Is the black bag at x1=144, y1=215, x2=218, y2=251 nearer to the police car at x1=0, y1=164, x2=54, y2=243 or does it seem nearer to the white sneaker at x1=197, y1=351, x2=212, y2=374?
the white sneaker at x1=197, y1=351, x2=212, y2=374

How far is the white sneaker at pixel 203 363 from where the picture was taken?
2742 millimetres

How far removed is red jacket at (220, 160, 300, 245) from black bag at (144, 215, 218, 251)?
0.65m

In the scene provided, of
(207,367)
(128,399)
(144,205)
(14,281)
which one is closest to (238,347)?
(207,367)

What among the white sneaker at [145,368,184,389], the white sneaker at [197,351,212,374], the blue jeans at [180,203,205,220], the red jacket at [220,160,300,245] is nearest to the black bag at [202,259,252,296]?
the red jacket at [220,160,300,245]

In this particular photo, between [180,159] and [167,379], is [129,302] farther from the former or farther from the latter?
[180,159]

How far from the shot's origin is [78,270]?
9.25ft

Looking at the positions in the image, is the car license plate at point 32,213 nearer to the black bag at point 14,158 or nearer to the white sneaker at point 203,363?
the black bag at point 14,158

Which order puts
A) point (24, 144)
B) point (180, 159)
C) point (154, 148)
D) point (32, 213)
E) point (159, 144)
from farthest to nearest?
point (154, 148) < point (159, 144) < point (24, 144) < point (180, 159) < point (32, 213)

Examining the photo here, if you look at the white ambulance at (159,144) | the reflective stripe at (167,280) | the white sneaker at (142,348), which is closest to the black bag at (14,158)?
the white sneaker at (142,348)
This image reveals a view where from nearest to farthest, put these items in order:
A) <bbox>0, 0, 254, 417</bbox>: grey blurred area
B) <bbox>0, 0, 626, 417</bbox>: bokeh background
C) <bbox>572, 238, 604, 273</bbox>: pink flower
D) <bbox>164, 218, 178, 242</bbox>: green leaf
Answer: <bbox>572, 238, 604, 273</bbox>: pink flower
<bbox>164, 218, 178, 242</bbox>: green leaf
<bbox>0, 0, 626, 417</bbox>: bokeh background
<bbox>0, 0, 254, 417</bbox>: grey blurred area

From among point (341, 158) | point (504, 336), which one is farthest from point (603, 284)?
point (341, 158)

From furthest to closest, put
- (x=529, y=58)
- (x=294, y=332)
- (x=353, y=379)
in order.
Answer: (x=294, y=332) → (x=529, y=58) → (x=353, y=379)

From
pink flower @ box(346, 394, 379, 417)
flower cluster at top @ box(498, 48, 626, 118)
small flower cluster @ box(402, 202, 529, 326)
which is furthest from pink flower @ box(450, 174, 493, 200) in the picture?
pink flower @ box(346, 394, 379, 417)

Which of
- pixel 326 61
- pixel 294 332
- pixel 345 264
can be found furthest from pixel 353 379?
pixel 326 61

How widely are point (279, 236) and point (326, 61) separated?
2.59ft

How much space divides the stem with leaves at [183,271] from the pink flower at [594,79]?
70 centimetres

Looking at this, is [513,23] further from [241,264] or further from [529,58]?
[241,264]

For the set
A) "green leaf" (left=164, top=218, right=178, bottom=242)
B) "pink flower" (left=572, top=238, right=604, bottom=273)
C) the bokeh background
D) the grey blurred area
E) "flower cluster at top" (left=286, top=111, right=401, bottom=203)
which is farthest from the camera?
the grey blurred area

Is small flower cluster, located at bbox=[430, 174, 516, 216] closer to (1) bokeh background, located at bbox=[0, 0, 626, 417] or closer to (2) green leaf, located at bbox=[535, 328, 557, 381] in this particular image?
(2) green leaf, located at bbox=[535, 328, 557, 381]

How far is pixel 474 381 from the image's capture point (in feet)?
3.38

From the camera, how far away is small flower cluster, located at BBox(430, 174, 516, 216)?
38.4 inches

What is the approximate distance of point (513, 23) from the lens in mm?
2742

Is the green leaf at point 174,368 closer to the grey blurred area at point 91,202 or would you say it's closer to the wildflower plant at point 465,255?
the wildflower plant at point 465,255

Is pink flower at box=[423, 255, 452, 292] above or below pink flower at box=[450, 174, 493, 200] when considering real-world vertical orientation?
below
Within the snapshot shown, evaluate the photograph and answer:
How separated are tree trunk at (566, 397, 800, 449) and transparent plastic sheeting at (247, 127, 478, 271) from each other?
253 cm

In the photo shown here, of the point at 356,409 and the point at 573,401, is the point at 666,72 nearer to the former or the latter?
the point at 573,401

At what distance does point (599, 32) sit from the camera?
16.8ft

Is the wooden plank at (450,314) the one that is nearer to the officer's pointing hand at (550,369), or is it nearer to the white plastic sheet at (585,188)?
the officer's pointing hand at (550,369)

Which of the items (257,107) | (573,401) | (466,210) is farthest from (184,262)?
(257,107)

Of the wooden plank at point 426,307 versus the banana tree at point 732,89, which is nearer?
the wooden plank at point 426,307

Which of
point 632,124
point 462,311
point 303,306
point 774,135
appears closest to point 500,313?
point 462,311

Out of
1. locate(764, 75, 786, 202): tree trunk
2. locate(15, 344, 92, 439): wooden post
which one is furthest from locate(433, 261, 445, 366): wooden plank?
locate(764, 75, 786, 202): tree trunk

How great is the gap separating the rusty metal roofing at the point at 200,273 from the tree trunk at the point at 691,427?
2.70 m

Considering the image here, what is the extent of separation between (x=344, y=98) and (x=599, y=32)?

◆ ◆ ◆ ◆

Lay out every line of the entries above as one numbered list, and leave out the blank lines.

Solution:
1. Is the black bag at x1=144, y1=215, x2=218, y2=251 nearer to the police car at x1=0, y1=164, x2=54, y2=243 or does it seem nearer to the white sneaker at x1=197, y1=351, x2=212, y2=374?
2. the white sneaker at x1=197, y1=351, x2=212, y2=374
3. How far is the white sneaker at pixel 203 363 from where the picture was taken?
4. 2742 millimetres
5. How far removed is red jacket at (220, 160, 300, 245) from black bag at (144, 215, 218, 251)?
6. 0.65m
7. In the scene provided, of
8. (207,367)
9. (128,399)
10. (144,205)
11. (14,281)
12. which one is closest to (238,347)?
13. (207,367)
14. What among the white sneaker at [145,368,184,389], the white sneaker at [197,351,212,374], the blue jeans at [180,203,205,220], the red jacket at [220,160,300,245] is nearest to the black bag at [202,259,252,296]?
15. the red jacket at [220,160,300,245]
16. In this particular photo, between [180,159] and [167,379], is [129,302] farther from the former or farther from the latter?
17. [180,159]
18. How far from the shot's origin is [78,270]?
19. 9.25ft
20. Looking at the positions in the image, is the car license plate at point 32,213 nearer to the black bag at point 14,158 or nearer to the white sneaker at point 203,363?
21. the black bag at point 14,158
22. Which order puts
23. A) point (24, 144)
24. B) point (180, 159)
25. C) point (154, 148)
26. D) point (32, 213)
27. E) point (159, 144)
28. from farthest to nearest?
29. point (154, 148) < point (159, 144) < point (24, 144) < point (180, 159) < point (32, 213)
30. Examining the photo here, if you look at the white ambulance at (159,144) | the reflective stripe at (167,280) | the white sneaker at (142,348), which is closest to the black bag at (14,158)?
31. the white sneaker at (142,348)
32. This image reveals a view where from nearest to farthest, put these items in order:
33. A) <bbox>0, 0, 254, 417</bbox>: grey blurred area
34. B) <bbox>0, 0, 626, 417</bbox>: bokeh background
35. C) <bbox>572, 238, 604, 273</bbox>: pink flower
36. D) <bbox>164, 218, 178, 242</bbox>: green leaf
37. Answer: <bbox>572, 238, 604, 273</bbox>: pink flower
38. <bbox>164, 218, 178, 242</bbox>: green leaf
39. <bbox>0, 0, 626, 417</bbox>: bokeh background
40. <bbox>0, 0, 254, 417</bbox>: grey blurred area
41. From among point (341, 158) | point (504, 336), which one is farthest from point (603, 284)?
42. point (341, 158)
43. From furthest to closest, put
44. - (x=529, y=58)
45. - (x=294, y=332)
46. - (x=353, y=379)
47. in order.
48. Answer: (x=294, y=332) → (x=529, y=58) → (x=353, y=379)
49. From
50. pink flower @ box(346, 394, 379, 417)
51. flower cluster at top @ box(498, 48, 626, 118)
52. small flower cluster @ box(402, 202, 529, 326)
53. which is furthest from pink flower @ box(450, 174, 493, 200) in the picture?
54. pink flower @ box(346, 394, 379, 417)
55. Which of
56. - pixel 326 61
57. - pixel 294 332
58. - pixel 345 264
59. can be found furthest from pixel 353 379?
60. pixel 326 61
61. How widely are point (279, 236) and point (326, 61) separated?
62. 2.59ft
63. How much space divides the stem with leaves at [183,271] from the pink flower at [594,79]?
64. 70 centimetres
65. Looking at this, is [513,23] further from [241,264] or further from [529,58]?
66. [241,264]
67. For the set
68. A) "green leaf" (left=164, top=218, right=178, bottom=242)
69. B) "pink flower" (left=572, top=238, right=604, bottom=273)
70. C) the bokeh background
71. D) the grey blurred area
72. E) "flower cluster at top" (left=286, top=111, right=401, bottom=203)
73. which is farthest from the camera?
74. the grey blurred area
75. Is small flower cluster, located at bbox=[430, 174, 516, 216] closer to (1) bokeh background, located at bbox=[0, 0, 626, 417] or closer to (2) green leaf, located at bbox=[535, 328, 557, 381] in this particular image?
76. (2) green leaf, located at bbox=[535, 328, 557, 381]
77. How far is pixel 474 381 from the image's capture point (in feet)?
78. 3.38
79. From the camera, how far away is small flower cluster, located at BBox(430, 174, 516, 216)?
80. 38.4 inches
81. What is the approximate distance of point (513, 23) from the lens in mm?
82. 2742
83. Is the green leaf at point 174,368 closer to the grey blurred area at point 91,202 or would you say it's closer to the wildflower plant at point 465,255?
84. the wildflower plant at point 465,255
85. Is pink flower at box=[423, 255, 452, 292] above or below pink flower at box=[450, 174, 493, 200] when considering real-world vertical orientation?
86. below
87. Within the snapshot shown, evaluate the photograph and answer:
88. How separated are tree trunk at (566, 397, 800, 449) and transparent plastic sheeting at (247, 127, 478, 271) from each other?
89. 253 cm
90. In the photo shown here, of the point at 356,409 and the point at 573,401, is the point at 666,72 nearer to the former or the latter?
91. the point at 573,401
92. At what distance does point (599, 32) sit from the camera?
93. 16.8ft
94. Is the wooden plank at (450,314) the one that is nearer to the officer's pointing hand at (550,369), or is it nearer to the white plastic sheet at (585,188)?
95. the officer's pointing hand at (550,369)
96. Which of the items (257,107) | (573,401) | (466,210) is farthest from (184,262)?
97. (257,107)
98. Of the wooden plank at point 426,307 versus the banana tree at point 732,89, which is nearer?
99. the wooden plank at point 426,307
100. Which of
101. point 632,124
102. point 462,311
103. point 303,306
104. point 774,135
105. appears closest to point 500,313?
106. point 462,311
107. Out of
108. 1. locate(764, 75, 786, 202): tree trunk
109. 2. locate(15, 344, 92, 439): wooden post
110. which one is furthest from locate(433, 261, 445, 366): wooden plank?
111. locate(764, 75, 786, 202): tree trunk
112. How great is the gap separating the rusty metal roofing at the point at 200,273 from the tree trunk at the point at 691,427?
113. 2.70 m
114. Considering the image here, what is the extent of separation between (x=344, y=98) and (x=599, y=32)?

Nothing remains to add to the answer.